:: 提示文 ::

ミランで評価される自己管理の賜物 ミドル弾の本田が示したもの
「毎試合理想を追求して、コンディションを保ちたい」
この後に続くアウェーの戦いに対しても「練習する時間があまりない。そんな簡単に3日、4日で修正できるものではないんで、できる限りコミュニケーションを取ることで改善できる部分を見せていきたい」と語った。チーム内で問題意識を共有しながら改善を図りたいと語った。
ヨーロッパでプレーする日本代表選手の宿命として、アジアとヨーロッパの長距離移動と時差との戦いが避けられない。「毎試合、理想のプレーを追求してコンディションを保っていきたい」と最高の状態で試合に臨むことの大切さを説く。この日は後半38分まで精力的にプレーした。攻撃陣の中心である本田のコンディションは、ハリルジャパンの攻撃力に直結する。だからこそ、本田にはトップコンディションを維持することが求められる。

:::
:: 処理データ ::

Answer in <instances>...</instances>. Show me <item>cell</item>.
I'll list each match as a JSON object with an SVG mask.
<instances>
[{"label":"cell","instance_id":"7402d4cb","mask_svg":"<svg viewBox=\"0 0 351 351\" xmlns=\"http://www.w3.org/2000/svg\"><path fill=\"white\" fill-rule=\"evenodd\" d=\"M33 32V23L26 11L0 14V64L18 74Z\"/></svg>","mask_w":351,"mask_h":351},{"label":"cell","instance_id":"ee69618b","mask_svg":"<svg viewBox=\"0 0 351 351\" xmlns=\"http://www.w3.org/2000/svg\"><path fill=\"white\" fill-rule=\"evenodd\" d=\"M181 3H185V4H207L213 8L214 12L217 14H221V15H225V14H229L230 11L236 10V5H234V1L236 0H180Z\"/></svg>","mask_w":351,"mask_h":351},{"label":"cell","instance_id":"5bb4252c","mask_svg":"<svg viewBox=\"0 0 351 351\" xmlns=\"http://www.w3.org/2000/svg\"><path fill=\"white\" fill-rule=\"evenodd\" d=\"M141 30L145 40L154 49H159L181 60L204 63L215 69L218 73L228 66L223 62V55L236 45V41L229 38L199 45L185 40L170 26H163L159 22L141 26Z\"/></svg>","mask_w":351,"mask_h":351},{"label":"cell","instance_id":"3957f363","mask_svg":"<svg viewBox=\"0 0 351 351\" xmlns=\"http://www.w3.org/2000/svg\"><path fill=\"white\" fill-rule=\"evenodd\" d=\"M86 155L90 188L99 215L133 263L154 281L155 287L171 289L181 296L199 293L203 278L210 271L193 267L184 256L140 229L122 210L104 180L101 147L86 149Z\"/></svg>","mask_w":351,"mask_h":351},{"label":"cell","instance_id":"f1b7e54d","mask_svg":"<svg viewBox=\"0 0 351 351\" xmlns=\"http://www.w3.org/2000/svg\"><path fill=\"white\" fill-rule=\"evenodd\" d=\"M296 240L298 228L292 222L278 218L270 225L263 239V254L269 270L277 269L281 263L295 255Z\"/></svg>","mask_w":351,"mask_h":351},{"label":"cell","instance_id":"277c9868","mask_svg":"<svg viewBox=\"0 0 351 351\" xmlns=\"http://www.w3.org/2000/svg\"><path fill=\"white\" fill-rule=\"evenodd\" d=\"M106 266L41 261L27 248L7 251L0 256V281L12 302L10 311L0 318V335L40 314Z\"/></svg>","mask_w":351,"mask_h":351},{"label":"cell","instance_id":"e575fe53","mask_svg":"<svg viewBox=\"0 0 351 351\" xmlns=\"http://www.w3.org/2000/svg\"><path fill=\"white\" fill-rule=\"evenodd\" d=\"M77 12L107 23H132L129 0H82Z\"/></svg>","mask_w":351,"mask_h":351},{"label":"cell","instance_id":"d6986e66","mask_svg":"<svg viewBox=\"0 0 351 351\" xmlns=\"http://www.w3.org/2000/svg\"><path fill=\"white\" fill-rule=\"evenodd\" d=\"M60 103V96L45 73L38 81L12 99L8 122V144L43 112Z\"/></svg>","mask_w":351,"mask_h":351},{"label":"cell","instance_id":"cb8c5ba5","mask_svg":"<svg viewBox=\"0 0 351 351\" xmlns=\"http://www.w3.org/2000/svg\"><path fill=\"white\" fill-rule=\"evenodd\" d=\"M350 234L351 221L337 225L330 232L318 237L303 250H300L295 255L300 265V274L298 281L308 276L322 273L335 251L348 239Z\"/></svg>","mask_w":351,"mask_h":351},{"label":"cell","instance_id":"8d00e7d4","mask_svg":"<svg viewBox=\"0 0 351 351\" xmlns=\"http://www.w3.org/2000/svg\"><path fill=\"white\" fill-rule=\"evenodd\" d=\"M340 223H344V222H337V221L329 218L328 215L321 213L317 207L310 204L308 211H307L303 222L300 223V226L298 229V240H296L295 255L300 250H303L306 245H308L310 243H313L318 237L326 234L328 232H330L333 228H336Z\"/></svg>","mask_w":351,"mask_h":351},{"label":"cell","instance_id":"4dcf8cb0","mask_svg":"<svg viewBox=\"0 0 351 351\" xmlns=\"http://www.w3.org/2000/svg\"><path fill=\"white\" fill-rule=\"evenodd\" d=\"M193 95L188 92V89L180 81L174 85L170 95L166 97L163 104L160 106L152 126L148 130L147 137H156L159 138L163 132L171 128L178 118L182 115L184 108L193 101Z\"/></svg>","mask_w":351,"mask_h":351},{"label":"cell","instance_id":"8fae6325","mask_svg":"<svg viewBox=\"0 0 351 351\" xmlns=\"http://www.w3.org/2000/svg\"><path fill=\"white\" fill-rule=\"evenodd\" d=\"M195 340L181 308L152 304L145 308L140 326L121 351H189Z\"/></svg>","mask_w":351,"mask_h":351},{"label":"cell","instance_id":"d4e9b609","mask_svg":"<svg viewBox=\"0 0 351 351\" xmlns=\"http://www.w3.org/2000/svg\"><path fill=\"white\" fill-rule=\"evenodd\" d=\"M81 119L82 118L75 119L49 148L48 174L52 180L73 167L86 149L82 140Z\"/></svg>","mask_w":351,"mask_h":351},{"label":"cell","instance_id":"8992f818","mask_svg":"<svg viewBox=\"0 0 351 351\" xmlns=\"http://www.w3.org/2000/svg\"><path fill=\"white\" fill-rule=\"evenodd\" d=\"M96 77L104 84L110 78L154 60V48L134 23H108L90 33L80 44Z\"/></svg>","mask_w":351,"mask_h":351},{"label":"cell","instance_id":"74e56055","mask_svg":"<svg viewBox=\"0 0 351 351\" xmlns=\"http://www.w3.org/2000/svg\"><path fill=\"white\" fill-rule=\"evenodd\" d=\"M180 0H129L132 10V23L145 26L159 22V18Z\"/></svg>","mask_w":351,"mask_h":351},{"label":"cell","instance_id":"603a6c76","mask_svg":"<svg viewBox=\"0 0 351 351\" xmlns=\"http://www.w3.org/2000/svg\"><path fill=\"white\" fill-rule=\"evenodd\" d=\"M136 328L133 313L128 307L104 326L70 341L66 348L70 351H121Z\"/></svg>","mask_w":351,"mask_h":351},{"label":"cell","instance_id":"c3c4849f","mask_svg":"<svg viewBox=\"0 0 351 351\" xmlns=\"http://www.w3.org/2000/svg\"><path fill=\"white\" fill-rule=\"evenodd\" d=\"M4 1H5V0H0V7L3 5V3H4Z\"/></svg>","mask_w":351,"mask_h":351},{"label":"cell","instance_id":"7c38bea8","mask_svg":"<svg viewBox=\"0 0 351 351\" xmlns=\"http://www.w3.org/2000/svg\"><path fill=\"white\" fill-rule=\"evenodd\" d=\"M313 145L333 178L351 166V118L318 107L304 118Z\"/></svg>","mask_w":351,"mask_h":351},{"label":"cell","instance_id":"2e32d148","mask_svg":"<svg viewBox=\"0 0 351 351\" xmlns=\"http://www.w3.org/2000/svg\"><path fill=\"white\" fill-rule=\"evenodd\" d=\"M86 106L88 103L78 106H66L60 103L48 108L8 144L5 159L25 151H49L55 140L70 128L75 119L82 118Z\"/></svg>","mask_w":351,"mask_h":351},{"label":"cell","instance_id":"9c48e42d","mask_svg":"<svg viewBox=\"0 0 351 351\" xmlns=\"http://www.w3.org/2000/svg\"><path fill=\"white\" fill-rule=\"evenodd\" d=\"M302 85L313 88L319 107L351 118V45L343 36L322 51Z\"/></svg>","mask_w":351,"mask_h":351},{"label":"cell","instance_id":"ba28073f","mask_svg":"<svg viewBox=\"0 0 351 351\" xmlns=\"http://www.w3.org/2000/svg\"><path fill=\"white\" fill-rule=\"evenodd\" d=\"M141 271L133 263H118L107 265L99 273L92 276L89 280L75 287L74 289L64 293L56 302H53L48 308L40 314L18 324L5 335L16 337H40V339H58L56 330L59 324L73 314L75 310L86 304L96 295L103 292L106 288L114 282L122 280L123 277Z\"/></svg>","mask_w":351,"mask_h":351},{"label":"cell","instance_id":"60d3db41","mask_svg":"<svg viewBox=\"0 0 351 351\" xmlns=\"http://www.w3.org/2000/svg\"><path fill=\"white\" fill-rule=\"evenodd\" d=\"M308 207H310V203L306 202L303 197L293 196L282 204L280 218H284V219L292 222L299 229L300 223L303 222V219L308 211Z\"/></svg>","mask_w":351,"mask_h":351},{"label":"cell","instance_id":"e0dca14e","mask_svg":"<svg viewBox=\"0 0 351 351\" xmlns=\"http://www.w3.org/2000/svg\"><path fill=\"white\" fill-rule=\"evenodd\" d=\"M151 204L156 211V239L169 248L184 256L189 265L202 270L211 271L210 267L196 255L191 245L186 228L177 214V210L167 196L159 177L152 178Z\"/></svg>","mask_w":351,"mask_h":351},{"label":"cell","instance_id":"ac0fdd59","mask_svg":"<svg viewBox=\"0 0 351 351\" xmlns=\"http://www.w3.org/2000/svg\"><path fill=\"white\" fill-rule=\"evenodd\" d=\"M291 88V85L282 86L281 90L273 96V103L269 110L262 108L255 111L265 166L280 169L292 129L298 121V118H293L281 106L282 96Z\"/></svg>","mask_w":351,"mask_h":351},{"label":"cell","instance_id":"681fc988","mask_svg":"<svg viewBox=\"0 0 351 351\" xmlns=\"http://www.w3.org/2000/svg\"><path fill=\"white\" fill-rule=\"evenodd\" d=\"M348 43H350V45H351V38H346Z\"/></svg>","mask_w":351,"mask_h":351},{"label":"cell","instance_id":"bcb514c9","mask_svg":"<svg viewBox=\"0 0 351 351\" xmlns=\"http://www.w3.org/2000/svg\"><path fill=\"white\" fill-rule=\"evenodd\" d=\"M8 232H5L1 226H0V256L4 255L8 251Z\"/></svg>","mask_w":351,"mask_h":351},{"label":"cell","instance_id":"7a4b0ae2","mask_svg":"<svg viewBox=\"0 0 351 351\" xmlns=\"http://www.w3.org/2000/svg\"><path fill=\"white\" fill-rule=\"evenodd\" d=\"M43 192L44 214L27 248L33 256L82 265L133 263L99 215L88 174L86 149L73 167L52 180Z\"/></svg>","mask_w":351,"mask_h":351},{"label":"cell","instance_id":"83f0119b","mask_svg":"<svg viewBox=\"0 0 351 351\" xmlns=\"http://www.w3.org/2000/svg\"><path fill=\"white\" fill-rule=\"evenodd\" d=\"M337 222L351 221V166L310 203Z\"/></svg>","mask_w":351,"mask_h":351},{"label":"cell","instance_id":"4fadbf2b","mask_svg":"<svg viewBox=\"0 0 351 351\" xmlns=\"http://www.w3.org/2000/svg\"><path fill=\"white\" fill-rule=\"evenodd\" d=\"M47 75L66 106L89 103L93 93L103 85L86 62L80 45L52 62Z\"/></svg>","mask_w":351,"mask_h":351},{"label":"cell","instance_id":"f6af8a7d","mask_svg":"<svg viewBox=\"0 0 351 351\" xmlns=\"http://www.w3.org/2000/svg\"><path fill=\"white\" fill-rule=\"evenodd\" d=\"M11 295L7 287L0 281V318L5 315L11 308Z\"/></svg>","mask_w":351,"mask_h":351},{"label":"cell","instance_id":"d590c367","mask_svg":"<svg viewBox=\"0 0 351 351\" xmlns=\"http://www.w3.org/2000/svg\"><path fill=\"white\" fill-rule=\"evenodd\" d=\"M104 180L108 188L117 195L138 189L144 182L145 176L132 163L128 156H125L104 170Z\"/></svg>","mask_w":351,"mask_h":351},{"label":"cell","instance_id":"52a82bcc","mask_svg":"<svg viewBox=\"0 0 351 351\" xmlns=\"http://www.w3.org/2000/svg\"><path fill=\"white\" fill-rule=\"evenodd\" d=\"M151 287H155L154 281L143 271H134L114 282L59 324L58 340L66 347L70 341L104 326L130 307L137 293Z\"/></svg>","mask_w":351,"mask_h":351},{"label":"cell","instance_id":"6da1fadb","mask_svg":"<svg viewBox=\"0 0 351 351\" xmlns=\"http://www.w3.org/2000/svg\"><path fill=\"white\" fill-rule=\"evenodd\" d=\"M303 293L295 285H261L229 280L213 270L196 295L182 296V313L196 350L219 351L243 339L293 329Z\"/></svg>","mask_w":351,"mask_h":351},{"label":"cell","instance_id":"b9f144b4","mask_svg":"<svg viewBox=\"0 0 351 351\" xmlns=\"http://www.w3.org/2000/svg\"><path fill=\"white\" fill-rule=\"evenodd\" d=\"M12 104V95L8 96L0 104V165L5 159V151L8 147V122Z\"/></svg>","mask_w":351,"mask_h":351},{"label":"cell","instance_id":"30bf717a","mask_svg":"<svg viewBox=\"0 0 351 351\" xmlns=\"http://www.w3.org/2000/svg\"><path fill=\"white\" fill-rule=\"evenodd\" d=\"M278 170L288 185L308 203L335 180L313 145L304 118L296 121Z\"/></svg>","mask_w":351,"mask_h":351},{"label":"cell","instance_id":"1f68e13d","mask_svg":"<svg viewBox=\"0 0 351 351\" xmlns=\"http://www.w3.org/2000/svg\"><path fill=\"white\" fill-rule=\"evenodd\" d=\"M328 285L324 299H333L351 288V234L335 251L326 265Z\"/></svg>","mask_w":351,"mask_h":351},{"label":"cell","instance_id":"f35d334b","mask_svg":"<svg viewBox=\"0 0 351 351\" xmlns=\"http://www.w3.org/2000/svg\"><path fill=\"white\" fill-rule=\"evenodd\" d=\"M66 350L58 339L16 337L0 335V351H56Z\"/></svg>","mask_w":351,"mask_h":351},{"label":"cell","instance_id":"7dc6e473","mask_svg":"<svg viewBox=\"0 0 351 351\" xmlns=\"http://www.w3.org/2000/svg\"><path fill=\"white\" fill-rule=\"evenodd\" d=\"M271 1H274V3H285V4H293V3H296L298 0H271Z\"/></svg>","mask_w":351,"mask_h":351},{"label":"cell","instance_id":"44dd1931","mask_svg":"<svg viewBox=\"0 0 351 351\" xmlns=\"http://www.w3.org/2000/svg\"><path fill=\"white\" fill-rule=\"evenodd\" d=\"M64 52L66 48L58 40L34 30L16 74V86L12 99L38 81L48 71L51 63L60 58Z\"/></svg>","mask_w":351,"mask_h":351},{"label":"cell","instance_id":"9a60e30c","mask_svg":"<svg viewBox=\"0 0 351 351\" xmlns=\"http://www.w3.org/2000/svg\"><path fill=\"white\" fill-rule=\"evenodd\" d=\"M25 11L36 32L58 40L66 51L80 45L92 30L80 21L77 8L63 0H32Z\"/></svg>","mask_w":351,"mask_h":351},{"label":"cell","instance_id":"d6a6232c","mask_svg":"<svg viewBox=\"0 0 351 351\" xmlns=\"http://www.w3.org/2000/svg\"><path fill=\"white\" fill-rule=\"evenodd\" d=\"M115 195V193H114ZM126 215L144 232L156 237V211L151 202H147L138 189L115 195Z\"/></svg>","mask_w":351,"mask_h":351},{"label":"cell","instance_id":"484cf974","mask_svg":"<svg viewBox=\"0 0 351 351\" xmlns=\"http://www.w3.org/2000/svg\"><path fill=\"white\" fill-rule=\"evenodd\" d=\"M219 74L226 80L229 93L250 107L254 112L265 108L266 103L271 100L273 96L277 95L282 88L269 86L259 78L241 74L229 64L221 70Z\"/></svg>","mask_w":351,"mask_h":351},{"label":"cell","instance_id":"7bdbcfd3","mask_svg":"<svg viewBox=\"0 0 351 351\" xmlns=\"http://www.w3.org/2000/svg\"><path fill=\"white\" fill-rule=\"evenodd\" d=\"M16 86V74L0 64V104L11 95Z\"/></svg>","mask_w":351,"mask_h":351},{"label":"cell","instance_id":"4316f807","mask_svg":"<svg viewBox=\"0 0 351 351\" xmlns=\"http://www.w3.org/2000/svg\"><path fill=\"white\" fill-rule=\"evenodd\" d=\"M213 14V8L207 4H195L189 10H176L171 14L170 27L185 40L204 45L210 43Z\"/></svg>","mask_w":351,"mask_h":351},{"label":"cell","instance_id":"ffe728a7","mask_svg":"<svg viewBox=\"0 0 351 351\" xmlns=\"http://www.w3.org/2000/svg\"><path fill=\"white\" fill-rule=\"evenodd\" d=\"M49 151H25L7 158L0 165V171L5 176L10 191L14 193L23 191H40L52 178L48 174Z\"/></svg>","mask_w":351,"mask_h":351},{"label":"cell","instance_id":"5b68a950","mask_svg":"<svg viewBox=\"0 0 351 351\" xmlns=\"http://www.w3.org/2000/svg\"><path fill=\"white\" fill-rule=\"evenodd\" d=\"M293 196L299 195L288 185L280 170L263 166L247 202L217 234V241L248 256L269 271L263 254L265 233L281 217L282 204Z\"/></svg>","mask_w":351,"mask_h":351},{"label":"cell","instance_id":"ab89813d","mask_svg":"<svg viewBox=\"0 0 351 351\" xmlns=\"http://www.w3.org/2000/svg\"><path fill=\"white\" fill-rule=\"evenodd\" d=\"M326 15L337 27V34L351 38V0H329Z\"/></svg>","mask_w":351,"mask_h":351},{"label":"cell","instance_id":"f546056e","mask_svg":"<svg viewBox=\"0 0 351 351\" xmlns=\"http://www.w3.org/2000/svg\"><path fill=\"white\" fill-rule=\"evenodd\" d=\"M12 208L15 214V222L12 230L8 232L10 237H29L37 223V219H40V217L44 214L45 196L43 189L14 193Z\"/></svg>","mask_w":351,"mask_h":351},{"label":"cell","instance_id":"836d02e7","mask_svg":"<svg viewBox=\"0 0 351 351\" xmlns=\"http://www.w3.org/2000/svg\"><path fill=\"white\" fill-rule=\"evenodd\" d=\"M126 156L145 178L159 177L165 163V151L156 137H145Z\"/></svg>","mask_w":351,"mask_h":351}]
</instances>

:::

• [出題 1] 提示文を二文で要約してください。
• [出題 2] 記録の中から「instances」という文字列を含む行をすべて抜き出してください。
提示文と記録は別々の資料です。

• [正解 1] ヨーロッパでプレーする日本代表選手にはアジアとヨーロッパの長距離移動と時差との戦いが避けられず、本田は毎試合理想のプレーを追求してコンディションを保ちたいと語った。攻撃陣の中心である本田のコンディションはハリルジャパンの攻撃力に直結するため、トップコンディションの維持が求められる。

• [正解 2]
Answer in <instances>...</instances>. Show me <item>cell</item>.
<instances>
</instances>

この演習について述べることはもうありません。